§ **Apply what you read**
1. Return the part of the MSME finance text from "Micro, small and" to "MSMEs capital constrained.", copied word for word.
2. In the MSME finance text, what is the World Bank's estimate of the annual global MSME finance gap?

§ **Provided text**
++++
Micro, small and medium enterprises (MSMEs) form the backbone of many developing economies, representing over 90 percent of all businesses. Yet they remain chronically underserved by formal finance. The World Bank estimates the global MSME finance gap at US$8.1 trillion annually, growing by roughly 6 percent each year, with 40 percent of MSMEs capital constrained.
In least developed countries, 69 percent of adults borrow money annually, a much higher percentage than in developed countries, yet only five percent use a bank, microfinance institution or similar formal provider. This figure is not only the lowest in the world, it remains unchanged over the past decade. Thus solutions need to be designed differently and business as usual is obviously not appropriate in these contexts. Scale will only be achieved by crowding in private and commercial capital, managing risk, and better aligning incentives for stakeholders.
FinWise is UNCDF’s flagship programme for its MSME Finance and Digital Finance capabilities. It operates across East and Southern Africa, combining a unique segmenting approach, with UNCDF’s concessional financial tools (investment grants, concessional loans, guarantees) and deep market knowledge to address this MSME finance gap.
Helen Gwitabingi, a shop owner and mobile money agent in Uganda, connects communities to financial services. Photo: UNCDF.
++++
§ **Recorded data**

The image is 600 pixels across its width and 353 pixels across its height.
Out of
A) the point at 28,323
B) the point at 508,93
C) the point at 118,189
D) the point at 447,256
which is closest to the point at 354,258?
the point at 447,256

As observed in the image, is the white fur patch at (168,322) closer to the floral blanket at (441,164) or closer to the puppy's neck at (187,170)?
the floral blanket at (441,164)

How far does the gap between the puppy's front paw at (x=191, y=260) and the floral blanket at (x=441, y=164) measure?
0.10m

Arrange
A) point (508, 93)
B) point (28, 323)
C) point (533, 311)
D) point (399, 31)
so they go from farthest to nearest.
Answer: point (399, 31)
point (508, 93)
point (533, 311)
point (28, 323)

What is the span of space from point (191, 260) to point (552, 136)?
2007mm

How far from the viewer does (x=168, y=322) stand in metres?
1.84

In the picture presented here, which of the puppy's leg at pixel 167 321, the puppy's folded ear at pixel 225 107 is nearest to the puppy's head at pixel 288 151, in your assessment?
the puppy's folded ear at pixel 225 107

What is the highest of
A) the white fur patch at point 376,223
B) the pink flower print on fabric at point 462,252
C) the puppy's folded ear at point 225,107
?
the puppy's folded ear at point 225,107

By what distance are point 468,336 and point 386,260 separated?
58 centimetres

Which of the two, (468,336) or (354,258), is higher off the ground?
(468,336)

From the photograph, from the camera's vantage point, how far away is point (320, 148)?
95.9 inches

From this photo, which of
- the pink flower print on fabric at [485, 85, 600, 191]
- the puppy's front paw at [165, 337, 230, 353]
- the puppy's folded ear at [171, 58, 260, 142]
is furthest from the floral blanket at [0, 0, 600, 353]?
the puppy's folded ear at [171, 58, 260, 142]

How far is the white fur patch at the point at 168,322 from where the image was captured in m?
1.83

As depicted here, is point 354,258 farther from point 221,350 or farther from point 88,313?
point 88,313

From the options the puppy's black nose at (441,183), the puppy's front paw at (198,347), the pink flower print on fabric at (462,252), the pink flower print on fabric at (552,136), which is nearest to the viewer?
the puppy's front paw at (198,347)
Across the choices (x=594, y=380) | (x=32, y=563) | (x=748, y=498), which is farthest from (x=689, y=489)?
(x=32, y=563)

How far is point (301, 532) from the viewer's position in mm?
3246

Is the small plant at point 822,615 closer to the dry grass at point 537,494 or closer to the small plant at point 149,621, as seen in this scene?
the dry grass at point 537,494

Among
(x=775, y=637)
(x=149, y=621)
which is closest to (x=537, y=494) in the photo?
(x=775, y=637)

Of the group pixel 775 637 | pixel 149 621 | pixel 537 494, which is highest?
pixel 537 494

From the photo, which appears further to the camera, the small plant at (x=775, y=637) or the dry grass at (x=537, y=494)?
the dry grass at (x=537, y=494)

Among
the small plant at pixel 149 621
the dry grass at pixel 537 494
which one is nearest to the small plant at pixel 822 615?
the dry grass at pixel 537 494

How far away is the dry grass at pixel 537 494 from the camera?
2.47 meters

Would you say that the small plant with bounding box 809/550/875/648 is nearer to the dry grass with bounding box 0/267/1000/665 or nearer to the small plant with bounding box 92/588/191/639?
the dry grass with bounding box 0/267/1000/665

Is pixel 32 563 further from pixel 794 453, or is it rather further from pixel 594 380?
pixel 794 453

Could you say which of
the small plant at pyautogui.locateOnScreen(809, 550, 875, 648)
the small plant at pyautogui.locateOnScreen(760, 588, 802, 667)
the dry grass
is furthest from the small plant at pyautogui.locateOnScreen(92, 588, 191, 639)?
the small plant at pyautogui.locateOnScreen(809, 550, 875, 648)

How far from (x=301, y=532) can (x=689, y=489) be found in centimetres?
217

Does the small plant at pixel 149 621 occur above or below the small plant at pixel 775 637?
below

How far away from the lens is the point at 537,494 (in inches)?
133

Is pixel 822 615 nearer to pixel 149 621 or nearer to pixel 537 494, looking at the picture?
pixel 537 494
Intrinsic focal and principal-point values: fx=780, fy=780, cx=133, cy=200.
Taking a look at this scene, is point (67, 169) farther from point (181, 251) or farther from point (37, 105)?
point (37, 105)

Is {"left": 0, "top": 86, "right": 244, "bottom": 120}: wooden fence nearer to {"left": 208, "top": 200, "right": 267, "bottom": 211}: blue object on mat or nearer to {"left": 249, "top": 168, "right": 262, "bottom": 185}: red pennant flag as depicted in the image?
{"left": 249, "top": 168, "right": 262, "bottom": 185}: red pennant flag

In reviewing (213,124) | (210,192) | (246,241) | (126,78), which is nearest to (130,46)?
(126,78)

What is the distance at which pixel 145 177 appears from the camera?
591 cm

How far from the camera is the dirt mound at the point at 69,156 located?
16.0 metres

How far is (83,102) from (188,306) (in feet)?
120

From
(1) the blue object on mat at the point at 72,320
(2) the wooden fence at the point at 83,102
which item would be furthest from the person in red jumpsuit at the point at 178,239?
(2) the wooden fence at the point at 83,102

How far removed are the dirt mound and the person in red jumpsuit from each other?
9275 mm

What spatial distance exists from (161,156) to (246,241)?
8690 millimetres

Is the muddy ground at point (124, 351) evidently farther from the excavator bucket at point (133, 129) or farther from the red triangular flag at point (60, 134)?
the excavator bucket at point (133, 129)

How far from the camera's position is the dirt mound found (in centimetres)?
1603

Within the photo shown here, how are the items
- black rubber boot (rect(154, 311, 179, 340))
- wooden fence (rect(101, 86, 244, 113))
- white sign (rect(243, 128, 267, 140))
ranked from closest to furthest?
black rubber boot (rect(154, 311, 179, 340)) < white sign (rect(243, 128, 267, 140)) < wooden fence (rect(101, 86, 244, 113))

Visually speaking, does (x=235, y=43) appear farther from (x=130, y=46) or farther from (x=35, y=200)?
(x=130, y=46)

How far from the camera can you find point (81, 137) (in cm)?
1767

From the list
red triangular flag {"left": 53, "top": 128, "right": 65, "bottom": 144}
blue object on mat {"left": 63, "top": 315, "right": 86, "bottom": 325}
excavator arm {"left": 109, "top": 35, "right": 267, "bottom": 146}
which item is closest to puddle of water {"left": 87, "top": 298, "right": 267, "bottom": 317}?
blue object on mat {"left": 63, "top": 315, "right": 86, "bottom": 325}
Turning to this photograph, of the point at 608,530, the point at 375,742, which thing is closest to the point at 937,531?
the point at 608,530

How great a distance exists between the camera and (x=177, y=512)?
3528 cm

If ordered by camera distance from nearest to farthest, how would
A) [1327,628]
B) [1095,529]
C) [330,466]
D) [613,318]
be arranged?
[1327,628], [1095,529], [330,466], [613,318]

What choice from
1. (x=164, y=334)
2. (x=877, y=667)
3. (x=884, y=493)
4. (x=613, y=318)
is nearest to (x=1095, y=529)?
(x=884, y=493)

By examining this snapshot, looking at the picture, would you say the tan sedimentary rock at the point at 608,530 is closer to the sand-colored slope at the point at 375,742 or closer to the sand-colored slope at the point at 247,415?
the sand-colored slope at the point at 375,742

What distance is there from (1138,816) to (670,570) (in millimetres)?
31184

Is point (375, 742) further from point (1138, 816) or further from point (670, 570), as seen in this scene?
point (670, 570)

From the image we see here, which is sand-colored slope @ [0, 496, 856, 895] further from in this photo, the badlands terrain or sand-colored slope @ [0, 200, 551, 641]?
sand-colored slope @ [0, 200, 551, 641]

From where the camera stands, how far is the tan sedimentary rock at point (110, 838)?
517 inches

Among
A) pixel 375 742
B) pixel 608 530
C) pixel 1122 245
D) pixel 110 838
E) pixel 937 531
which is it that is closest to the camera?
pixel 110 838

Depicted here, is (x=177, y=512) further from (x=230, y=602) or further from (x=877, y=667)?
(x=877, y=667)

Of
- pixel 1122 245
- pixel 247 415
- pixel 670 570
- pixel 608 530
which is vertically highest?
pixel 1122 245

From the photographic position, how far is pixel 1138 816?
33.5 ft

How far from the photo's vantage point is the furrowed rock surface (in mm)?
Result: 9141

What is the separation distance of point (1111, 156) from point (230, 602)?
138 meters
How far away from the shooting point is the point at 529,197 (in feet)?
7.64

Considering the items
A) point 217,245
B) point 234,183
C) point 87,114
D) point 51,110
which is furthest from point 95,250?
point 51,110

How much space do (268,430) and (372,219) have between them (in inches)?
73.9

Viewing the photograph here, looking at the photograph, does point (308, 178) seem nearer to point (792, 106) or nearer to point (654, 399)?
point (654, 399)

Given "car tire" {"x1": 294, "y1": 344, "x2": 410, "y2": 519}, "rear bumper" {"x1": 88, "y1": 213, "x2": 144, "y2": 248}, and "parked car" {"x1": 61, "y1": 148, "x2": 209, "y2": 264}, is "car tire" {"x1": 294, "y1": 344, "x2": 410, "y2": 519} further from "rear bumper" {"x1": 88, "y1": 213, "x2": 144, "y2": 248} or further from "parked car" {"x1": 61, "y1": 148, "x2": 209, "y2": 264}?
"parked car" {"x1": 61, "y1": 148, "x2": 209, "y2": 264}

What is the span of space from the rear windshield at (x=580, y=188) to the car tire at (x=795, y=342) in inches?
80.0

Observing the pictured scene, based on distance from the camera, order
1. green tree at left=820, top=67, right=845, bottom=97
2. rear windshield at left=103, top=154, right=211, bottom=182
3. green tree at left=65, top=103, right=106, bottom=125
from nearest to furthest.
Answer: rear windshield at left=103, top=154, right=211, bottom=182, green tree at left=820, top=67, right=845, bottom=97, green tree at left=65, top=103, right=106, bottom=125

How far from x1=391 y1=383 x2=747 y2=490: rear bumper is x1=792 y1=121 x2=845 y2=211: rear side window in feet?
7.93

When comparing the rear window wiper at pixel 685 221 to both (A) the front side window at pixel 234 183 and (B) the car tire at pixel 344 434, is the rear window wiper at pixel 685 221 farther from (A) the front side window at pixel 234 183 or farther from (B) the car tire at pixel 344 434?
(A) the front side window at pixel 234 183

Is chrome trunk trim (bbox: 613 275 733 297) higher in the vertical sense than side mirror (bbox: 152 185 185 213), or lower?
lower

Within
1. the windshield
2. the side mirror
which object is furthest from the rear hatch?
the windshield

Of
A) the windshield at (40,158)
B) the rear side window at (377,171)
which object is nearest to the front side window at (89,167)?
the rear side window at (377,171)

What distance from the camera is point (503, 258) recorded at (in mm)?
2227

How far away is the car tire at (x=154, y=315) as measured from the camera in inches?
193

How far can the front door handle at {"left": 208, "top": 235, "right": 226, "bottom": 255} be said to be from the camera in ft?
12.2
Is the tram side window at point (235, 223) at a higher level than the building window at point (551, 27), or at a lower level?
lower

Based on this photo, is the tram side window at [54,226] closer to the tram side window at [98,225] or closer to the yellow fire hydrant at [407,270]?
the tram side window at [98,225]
++++
§ **Outputs for the tasks**
1.
Micro, small and medium enterprises (MSMEs) form the backbone of many developing economies, representing over 90 percent of all businesses. Yet they remain chronically underserved by formal finance. The World Bank estimates the global MSME finance gap at US$8.1 trillion annually, growing by roughly 6 percent each year, with 40 percent of MSMEs capital constrained.

2. US$8.1 trillion.